EXERCISE OBJECTIVE — The records below are to be transcribed exactly as they appear.

[Items from a data source]
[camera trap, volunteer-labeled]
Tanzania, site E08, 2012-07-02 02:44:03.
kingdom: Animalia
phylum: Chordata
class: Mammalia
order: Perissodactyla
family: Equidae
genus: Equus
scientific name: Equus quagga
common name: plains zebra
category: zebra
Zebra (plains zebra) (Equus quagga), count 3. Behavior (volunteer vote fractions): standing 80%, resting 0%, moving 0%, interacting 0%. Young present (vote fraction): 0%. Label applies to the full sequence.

RESULT —
[camera trap, volunteer-labeled]
Tanzania, site E08, 2012-07-02 02:44:03.
kingdom: Animalia
phylum: Chordata
class: Mammalia
order: Perissodactyla
family: Equidae
genus: Equus
scientific name: Equus quagga
common name: plains zebra
category: zebra
Zebra (plains zebra) (Equus quagga), count 3. Behavior (volunteer vote fractions): standing 80%, resting 0%, moving 0%, interacting 0%. Young present (vote fraction): 0%. Label applies to the full sequence.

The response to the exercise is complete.